Complete the following →
1: Do the following statements agree with the forum thread about the basement wood stove's pipe? Answer yes or no for each, quoting the words of the thread that decide it. (a) The poster has never had smoke back up from the stove. (b) The poster found heavy buildup in the 6" outlet. (c) The orange door behind the stove is the ash pit for the upstairs fireplace.
2: In the forum thread about the basement wood stove's pipe, what change to the stove's location and piping does the poster consider?
3: What parts of the venting path between the stove and the chimney does the forum thread about the basement wood stove's pipe name? List every one, counting the chimney.

Page extract →
** Start **

The less 90s the better, in fact if you could pipe it would two 45s rather than a 90 and a 45 it would be much more ideal.

Are your basement walls insulated?
 
Welcome aboard !!
If it ain't broke don't mess with it.:cool:
Seems like a lot of 90's but if it drafts OK with no smoke you are reaping some good heat off that run of single wall pipe.
 
The orange door behind the stove is the ash pit for the upstairs fireplace.

I never have any smoke backup, and it seems like it has excellent draft to me, however I'm no expert. I did inspect the 6" outlet and it has some thin flakey buildup that I cleaned out but it didn't seem bad. I was worried about the way it is piped to the chimney since it has all those 90s. I've never seen anything like that before. I was Thinking of moving the stove to the left corner of the basement and then I could just run a 90 out the back and a 45 into the chimney. Would this be in my best interest?

** End **

Records →
** Start **

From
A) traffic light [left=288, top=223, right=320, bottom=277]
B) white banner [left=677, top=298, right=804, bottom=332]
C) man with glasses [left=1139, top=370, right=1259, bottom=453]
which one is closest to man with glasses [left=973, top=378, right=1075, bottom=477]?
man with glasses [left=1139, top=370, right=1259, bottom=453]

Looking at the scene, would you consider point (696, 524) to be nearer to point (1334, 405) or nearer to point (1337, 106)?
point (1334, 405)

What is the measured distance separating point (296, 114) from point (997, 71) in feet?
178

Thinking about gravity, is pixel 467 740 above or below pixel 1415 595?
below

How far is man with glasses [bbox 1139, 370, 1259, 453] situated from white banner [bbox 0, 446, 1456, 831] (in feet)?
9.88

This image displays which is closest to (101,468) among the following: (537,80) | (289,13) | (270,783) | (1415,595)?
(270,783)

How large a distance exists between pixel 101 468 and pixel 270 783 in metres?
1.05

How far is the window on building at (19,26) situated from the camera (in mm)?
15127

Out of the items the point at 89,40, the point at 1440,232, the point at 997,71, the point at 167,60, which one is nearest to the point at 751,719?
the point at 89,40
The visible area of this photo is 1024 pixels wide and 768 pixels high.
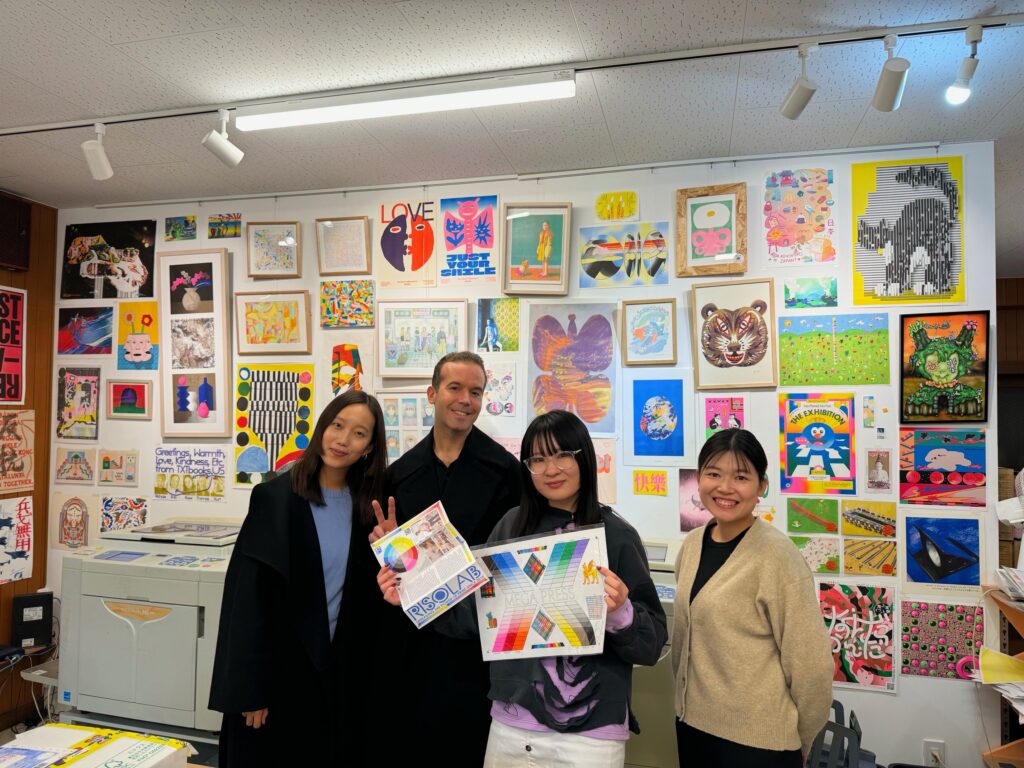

** End **

Worked solutions →
1:
(a) Yes: "I never have any smoke backup"
(b) No: "it has some thin flakey buildup that I cleaned out but it didn't seem bad"
(c) Yes: "The orange door behind the stove is the ash pit for the upstairs fireplace."

2: Moving the stove to the left corner of the basement, then running a 90 out the back and a 45 into the chimney.

3:
- The 6" outlet
- The 90s
- The 45s
- The single wall pipe
- The chimney